(Extract provided begins)

The Nativity of Christ-themed wooden Christmas ornament
 
“And when Jesus came to the place, he looked up and said to him, ‘Zacchaeus, hurry and come down, for I must stay at your house today… And Zacchaeus stood and said to the Lord, ‘Behold, Lord, the half of my goods I give to the poor. And if I have defrauded anyone of anything, I restore it fourfold.’ And Jesus said to him, ‘Today salvation has come to this house, since he also is a son of Abraham. For the Son of Man came to seek and to save the lost.’” Luke 19:5,8-10
 
This week, we’ve been thinking of company coming, visitors who just showed up without calling or texting us ahead. Suddenly, there they are at our door.  Quick, get ready! So far, we have put on the coffee and brought out the good food. We’ve cleaned the house and found the gifts that were given. Now it’s time for the last choice. Get dressed! Of course, you are dressed but you’ve been busy. Maybe after the visit is an hour or two along you finally notice you never did get time to change. You look and see that you’re wearing the oldest sweatshirt you own. It’s a little late though to bring it up. If you say to your company, “Let me go get changed” you’re going to make them say, “No, no, don’t bother. You look fine.”  Or, worse, they’ll say, “Don’t bother. We really should get going.” But you don’t want them to leave! Everything is going so well, you’re hoping that they will stay.
 
Zacchaeus must have felt the same way. At the end of the meal I’m sure he wanted Jesus to stay with him as long and as he could. I hope that Jesus even stayed overnight, the best night Zacchaeus and his household ever had.
 
We want him to stay the same way in our house. Picture Jesus as the guest who’s come to be with your family. Are you perfect in your dress or house or gifts? None of us are. But that’s not why he came and it’s not why he stays. He is Emmanuel, the God who is with us and he is with us out of grace and mercy. Very soon we are going to be in the season of Advent. We are going to sing that great hymn, “O come O come Emmanuel.” He enriches our homes by his presence that endures with us even when we are far from perfect. But he enriches us by his presence. He is the real gift of this season, Emmanuel the God who is with us.
 
So, I hope company comes to your house at the right time without too much surprise. I hope that you have good warning before they pull in. When they come, you still have those three classics of hosting company: put on the coffee, clean the house, and get dressed. In this Advent season, remember Someone is coming to our homes. He’s not a surprise but as a welcome guest to enrich our homes. God bless you as he comes to be your lasting guest.
 
Prayer: Our Heavenly Father, thank you that you come even when we are far from perfect or even presentable. Wash us clean with your forgiveness and remain with us as Emmanuel, the wonderful God who is with us in every season. We pray in Jesus’ name, Amen.

(Extract provided ends)
(Record set begins)

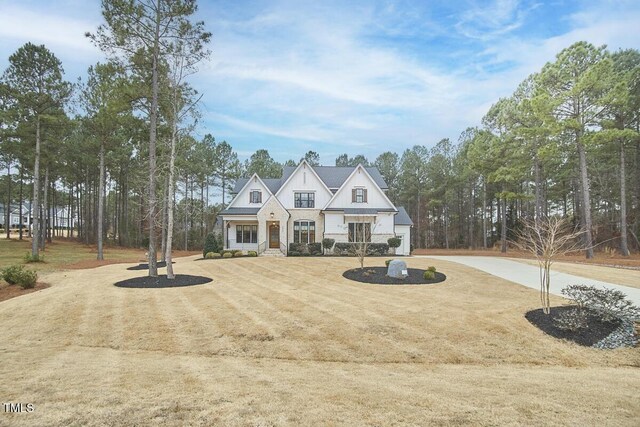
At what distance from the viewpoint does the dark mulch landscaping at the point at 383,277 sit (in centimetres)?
1405

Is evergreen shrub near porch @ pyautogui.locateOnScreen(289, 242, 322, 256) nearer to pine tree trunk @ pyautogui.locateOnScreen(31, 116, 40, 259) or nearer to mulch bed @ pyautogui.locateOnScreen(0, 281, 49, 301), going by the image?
mulch bed @ pyautogui.locateOnScreen(0, 281, 49, 301)

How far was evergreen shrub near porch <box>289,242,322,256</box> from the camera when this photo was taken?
27594mm

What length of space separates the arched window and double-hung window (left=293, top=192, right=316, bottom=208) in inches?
58.7

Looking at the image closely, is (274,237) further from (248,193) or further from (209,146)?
(209,146)

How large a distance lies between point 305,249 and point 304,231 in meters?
2.52

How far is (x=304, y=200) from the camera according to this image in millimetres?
30438

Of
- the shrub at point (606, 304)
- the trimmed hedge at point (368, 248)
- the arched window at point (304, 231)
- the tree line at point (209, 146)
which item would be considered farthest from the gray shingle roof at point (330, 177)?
the shrub at point (606, 304)

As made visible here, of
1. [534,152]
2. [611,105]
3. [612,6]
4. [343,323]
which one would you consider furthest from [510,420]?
[534,152]

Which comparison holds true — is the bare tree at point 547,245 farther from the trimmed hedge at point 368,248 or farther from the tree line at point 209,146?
the trimmed hedge at point 368,248

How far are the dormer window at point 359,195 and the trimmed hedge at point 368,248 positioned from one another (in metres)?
4.30

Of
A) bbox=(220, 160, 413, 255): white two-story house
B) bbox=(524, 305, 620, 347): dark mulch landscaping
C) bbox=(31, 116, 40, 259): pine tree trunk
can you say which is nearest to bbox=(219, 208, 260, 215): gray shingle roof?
bbox=(220, 160, 413, 255): white two-story house

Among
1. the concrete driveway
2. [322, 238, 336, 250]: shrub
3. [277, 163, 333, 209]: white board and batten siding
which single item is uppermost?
[277, 163, 333, 209]: white board and batten siding

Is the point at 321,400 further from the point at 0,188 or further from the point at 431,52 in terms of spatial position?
the point at 0,188

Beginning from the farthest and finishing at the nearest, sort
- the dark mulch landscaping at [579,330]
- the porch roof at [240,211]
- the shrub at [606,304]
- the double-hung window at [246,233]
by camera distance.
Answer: the double-hung window at [246,233] → the porch roof at [240,211] → the shrub at [606,304] → the dark mulch landscaping at [579,330]
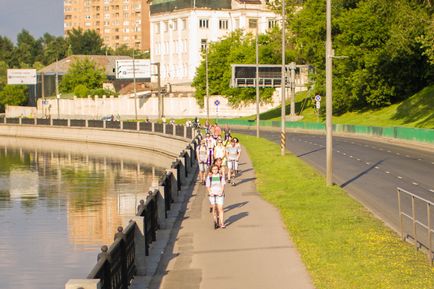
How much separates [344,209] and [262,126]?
282ft

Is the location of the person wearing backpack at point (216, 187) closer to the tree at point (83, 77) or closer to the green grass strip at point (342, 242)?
the green grass strip at point (342, 242)

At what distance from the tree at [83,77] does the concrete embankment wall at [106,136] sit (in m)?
41.7

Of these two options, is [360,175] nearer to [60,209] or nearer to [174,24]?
[60,209]

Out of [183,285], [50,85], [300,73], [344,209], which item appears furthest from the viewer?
[50,85]

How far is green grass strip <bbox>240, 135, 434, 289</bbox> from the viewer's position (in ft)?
54.0

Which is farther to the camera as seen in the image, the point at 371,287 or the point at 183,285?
the point at 183,285

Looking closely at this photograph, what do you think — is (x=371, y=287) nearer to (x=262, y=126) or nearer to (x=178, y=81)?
(x=262, y=126)

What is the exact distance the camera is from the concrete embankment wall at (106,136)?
83000 mm

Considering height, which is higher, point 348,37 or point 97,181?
point 348,37

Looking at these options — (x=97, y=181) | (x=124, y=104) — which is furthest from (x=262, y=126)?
(x=97, y=181)

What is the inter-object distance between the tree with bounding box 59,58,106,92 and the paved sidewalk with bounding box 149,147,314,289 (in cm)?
14694

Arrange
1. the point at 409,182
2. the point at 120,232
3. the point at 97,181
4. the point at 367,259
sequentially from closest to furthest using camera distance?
the point at 120,232 → the point at 367,259 → the point at 409,182 → the point at 97,181

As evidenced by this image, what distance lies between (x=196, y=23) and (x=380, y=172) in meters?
128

(Record set ends)

How to complete this task = According to the devotional, what are the three classics of hosting company? The listing has no role in the work on the devotional.

Solution to this exercise = Put on the coffee, clean the house, and get dressed.